He comenzado a ver las primeras etapas, y esa será una de mis ocupaciones hasta que llegue el final de la competición, salvo que las circunstancias o razones de fuerza mayor me impidan algún día seguir el final de la carrera. Mi interés por ella es una consecuencia de la atracción que me produce la máquina con la que se pedalea, incluso el más pequeño de mis nietos me decía el pasado sábado cuando íbamos por la calle, camino de comprar el periódico: «Sé cuál es tu vehículo preferido», le pregunté: «¿Cuál?», y sin dudarlo un momento me respondió: «La bicicleta». Con sus cuatro años ya es conocedor de mis gustos, al menos a ese nivel, y sin duda le he dado motivos para que haya llegado a ser consciente de mi predilección. Claro que al mismo tiempo tengo mis preferencias por quienes ejercen la dura tarea de pelear por llegar a París con el maillot amarillo. Y debo decir que este año llego al Tour con las tareas bien hechas, por un lado porque he seguido algunas competiciones, desde el Giro a las más famosas de las conocidas como clásicas, en todas ellas he disfrutado con finales de etapa o de carrera de gran emoción.

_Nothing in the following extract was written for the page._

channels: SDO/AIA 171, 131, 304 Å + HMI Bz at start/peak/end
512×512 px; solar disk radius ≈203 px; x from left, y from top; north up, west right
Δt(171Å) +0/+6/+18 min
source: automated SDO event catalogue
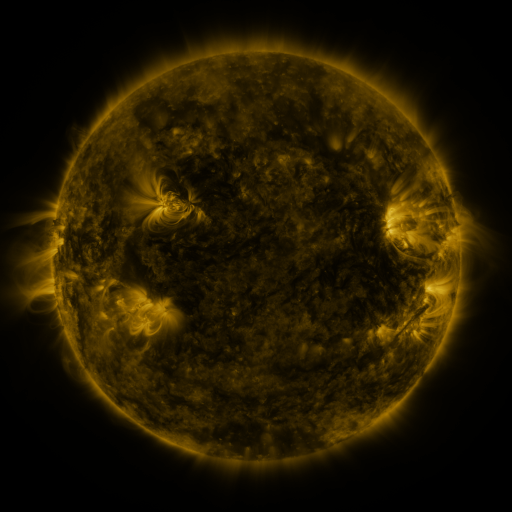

Pero por otro lado, no puedo olvidar que si las bicicletas son un objeto bello, no menos lo son los libros, de ahí que haya tenido en estos últimos meses dos lecturas que me permiten entrar en ambiente mucho mejor. Uno de ellos ha sido el libro de Nick Higgins: Bicicletas de carreras. Historia ilustrada del ciclismo en carretera, donde se analiza un poco de historia de la bicicleta, de las carreras más conocidas, de los ciclistas más grandes y de los componentes necesarios para ir en carrera, desde el maillot al pinganillo. El libro comienza con la reproducción del texto de la placa que en el Col de Menté recuerda la caída que obligó a Luis Ocaña a abandonar en el Tour de 1971, cuando iba líder de la carrera con varios minutos de ventaja sobre Merckx (luego el español ganaría el de 1973, pero ese año no participó el belga). El otro libro es el de Robert Penn: La bici lo es todo. La búsqueda la felicidad sobre las dos ruedas, una obra en la que encontramos historia, referencias literarias y sobre todo pasión por cómo se construye una bicicleta, todo ello sobre la base de una declaración de principios que suscribo: «Si alguna vez os habéis subido a una bicicleta con el corazón henchido y os habéis sentido como seres humanos normales y corrientes que han entrado en contacto con los dioses..., si alguna vez os habéis sentido así, entonces compartimos algo fundamental. Sabemos que la bici lo es todo».